PERINTAH: Tulis ulang seluruh bagian bacaan tentang beasiswa di Sumbawa, dari "Berdikari.Online – Puluhan" hingga "penerima beasiswa khusus.", dengan mengganti setiap "Perbup" menjadi "Peraturan Bupati".

Berdikari.Online – Puluhan akademisi Universitas Samawa (UNSA) mendatangi DPRD Kabupaten Sumbawa, Kamis (25/9/2025). Mereka menyoroti Peraturan Bupati (Perbup) Sumbawa Nomor 28 Tahun 2025 tentang Pemberian Beasiswa Pendidikan. Agenda ini digelar dalam Rapat Dengar Pendapat (RDP) lintas komisi yang dipimpin Wakil Ketua I DPRD H. Berlian Rayes.
Koordinator Forum Dosen UNSA, Endra Saifuddin, menyatakan Perbup tersebut bermasalah secara substansi dan prosedur.
“Kami datang ke sini bukan untuk konfrontasi, tapi membuka ruang diskusi. Banyak pihak, termasuk kampus-kampus di Sumbawa, merasa khawatir dengan lahirnya Perbup ini. Bahkan, anggota dewan pun merasa dibatasi dalam memberikan beasiswa lewat pokir,” ucapnya.
Endra menegaskan kritik terkuat diarahkan pada Pasal 1 angka 12 yang mencantumkan Universitas Mataram (Unram) sebagai penerima beasiswa khusus.
“Ini menyakitkan bagi kami. Seolah-olah kampus-kampus lokal seperti UNSA, UTS, dan lainnya dianggap tak layak. Padahal, kami lahir dan berjuang untuk anak-anak Sumbawa,” tegasnya.

INFORMASI YANG DIBERIKAN:
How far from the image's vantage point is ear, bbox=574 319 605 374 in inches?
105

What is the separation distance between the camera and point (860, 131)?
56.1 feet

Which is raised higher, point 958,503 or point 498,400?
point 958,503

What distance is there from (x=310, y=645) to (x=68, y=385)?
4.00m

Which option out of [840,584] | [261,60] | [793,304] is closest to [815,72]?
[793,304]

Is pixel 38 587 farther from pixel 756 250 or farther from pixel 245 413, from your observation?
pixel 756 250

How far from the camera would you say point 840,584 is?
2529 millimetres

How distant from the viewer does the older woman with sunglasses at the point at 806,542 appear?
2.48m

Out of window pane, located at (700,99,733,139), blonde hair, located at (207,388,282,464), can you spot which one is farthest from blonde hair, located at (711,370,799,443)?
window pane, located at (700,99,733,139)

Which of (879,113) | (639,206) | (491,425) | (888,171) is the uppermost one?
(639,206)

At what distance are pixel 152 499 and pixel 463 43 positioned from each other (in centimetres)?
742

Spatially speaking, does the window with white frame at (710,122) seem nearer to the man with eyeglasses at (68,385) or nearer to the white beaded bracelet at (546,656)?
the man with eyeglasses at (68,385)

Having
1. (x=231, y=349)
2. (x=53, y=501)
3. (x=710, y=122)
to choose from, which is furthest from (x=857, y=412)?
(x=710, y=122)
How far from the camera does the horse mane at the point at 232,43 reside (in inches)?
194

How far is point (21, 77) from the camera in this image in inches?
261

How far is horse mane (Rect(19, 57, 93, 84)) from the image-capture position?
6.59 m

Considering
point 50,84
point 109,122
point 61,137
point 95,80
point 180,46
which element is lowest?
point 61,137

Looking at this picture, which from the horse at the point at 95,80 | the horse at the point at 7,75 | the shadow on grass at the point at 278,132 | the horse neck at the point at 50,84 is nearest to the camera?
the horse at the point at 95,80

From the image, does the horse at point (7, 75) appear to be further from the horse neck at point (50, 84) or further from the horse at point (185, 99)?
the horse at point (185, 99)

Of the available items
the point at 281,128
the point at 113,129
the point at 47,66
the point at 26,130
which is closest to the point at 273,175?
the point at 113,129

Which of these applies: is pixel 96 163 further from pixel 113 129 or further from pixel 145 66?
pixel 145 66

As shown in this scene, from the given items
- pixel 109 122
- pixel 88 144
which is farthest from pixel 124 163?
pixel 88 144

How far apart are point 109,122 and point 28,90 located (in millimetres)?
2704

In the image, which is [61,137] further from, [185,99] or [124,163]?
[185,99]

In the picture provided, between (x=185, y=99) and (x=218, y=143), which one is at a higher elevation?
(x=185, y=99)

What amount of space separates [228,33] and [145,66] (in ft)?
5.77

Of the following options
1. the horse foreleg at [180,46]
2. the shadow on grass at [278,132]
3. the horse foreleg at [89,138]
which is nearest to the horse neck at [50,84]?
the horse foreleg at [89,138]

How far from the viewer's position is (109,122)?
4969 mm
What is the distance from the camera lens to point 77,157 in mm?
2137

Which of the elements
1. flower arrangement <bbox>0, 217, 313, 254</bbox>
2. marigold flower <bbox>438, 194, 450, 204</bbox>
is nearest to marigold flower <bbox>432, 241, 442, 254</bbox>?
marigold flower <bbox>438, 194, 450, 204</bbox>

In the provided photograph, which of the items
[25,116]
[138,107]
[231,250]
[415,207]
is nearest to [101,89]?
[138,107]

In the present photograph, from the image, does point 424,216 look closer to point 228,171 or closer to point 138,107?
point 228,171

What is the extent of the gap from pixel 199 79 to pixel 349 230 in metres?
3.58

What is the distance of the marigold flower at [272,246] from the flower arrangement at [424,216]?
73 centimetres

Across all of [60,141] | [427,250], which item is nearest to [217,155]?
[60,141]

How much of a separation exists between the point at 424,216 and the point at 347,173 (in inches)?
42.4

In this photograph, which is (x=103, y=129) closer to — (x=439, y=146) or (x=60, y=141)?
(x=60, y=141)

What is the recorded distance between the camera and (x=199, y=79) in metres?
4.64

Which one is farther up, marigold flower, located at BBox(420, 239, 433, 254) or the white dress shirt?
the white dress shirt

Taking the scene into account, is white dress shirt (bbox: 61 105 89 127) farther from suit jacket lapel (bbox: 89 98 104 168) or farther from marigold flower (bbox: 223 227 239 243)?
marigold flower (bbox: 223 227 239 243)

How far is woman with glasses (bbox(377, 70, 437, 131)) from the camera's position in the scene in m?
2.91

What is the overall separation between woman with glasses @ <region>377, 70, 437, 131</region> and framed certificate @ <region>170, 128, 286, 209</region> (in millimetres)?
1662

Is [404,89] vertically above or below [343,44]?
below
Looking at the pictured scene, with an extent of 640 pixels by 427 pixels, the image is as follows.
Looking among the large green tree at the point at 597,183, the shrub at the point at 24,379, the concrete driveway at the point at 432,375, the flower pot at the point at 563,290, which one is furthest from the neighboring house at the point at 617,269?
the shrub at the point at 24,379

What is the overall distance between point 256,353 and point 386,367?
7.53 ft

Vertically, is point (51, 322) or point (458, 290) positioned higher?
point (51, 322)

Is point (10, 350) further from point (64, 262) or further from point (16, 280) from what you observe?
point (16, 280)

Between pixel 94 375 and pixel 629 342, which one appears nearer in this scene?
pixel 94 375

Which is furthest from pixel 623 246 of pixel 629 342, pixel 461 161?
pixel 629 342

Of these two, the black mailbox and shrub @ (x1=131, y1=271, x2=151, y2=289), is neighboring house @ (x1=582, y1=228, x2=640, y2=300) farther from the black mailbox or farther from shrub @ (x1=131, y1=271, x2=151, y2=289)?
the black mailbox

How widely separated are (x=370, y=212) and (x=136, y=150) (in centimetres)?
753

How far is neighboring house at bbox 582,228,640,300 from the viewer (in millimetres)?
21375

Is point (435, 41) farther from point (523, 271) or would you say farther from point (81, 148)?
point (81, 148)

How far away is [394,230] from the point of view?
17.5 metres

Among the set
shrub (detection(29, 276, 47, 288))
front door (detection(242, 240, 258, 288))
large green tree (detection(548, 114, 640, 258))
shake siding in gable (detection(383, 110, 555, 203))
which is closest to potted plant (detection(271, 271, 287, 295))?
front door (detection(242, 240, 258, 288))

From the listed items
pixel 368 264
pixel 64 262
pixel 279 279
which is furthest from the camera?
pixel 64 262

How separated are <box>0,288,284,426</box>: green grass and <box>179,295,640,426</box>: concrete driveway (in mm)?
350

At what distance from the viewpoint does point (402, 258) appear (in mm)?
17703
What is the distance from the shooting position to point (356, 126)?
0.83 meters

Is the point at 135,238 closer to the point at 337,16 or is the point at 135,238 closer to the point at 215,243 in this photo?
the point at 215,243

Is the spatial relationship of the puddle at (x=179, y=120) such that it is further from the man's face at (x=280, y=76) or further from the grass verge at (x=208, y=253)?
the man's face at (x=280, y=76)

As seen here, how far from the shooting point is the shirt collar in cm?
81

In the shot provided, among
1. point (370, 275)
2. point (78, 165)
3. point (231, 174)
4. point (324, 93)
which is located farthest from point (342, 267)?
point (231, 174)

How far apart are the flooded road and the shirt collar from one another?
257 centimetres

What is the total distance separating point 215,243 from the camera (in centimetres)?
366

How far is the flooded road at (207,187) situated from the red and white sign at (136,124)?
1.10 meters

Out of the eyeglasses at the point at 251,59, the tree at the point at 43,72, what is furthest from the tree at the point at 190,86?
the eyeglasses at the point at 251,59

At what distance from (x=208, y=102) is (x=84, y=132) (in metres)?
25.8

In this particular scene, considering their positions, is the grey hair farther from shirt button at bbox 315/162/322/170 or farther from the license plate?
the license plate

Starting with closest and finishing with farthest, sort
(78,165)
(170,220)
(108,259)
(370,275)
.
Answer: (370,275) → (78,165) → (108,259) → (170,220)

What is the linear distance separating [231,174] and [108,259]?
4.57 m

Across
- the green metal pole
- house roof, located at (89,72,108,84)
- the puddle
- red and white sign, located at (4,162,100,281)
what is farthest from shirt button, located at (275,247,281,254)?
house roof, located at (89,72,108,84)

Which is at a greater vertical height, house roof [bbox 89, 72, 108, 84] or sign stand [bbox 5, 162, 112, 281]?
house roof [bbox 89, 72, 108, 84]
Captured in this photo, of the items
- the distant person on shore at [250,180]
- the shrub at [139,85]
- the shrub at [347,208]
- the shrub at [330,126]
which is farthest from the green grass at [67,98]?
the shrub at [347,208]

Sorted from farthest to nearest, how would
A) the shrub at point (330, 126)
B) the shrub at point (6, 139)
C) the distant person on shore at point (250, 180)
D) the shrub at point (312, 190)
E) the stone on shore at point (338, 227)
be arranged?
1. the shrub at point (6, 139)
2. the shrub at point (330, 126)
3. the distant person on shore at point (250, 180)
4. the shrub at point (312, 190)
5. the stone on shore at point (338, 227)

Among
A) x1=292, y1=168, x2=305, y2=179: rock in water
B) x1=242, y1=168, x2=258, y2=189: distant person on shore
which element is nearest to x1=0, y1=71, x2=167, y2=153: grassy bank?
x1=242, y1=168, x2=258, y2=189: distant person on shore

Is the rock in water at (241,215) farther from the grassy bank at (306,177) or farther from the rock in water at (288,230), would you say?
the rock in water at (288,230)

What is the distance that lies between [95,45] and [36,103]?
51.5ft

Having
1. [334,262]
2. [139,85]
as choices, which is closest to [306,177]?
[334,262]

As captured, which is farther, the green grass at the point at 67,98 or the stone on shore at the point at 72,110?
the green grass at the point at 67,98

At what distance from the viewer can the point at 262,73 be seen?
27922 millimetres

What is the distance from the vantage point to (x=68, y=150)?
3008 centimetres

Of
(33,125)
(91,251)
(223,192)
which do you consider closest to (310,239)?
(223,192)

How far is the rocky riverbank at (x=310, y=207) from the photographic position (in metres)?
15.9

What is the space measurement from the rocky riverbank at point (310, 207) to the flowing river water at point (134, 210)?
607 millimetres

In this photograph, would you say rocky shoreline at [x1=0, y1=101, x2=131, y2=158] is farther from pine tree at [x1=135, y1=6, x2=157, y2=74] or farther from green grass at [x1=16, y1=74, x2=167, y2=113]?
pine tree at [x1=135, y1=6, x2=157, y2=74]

JAWABAN SOAL:
Berdikari.Online – Puluhan akademisi Universitas Samawa (UNSA) mendatangi DPRD Kabupaten Sumbawa, Kamis (25/9/2025). Mereka menyoroti Peraturan Bupati (Peraturan Bupati) Sumbawa Nomor 28 Tahun 2025 tentang Pemberian Beasiswa Pendidikan. Agenda ini digelar dalam Rapat Dengar Pendapat (RDP) lintas komisi yang dipimpin Wakil Ketua I DPRD H. Berlian Rayes.
Koordinator Forum Dosen UNSA, Endra Saifuddin, menyatakan Peraturan Bupati tersebut bermasalah secara substansi dan prosedur.
“Kami datang ke sini bukan untuk konfrontasi, tapi membuka ruang diskusi. Banyak pihak, termasuk kampus-kampus di Sumbawa, merasa khawatir dengan lahirnya Peraturan Bupati ini. Bahkan, anggota dewan pun merasa dibatasi dalam memberikan beasiswa lewat pokir,” ucapnya.
Endra menegaskan kritik terkuat diarahkan pada Pasal 1 angka 12 yang mencantumkan Universitas Mataram (Unram) sebagai penerima beasiswa khusus.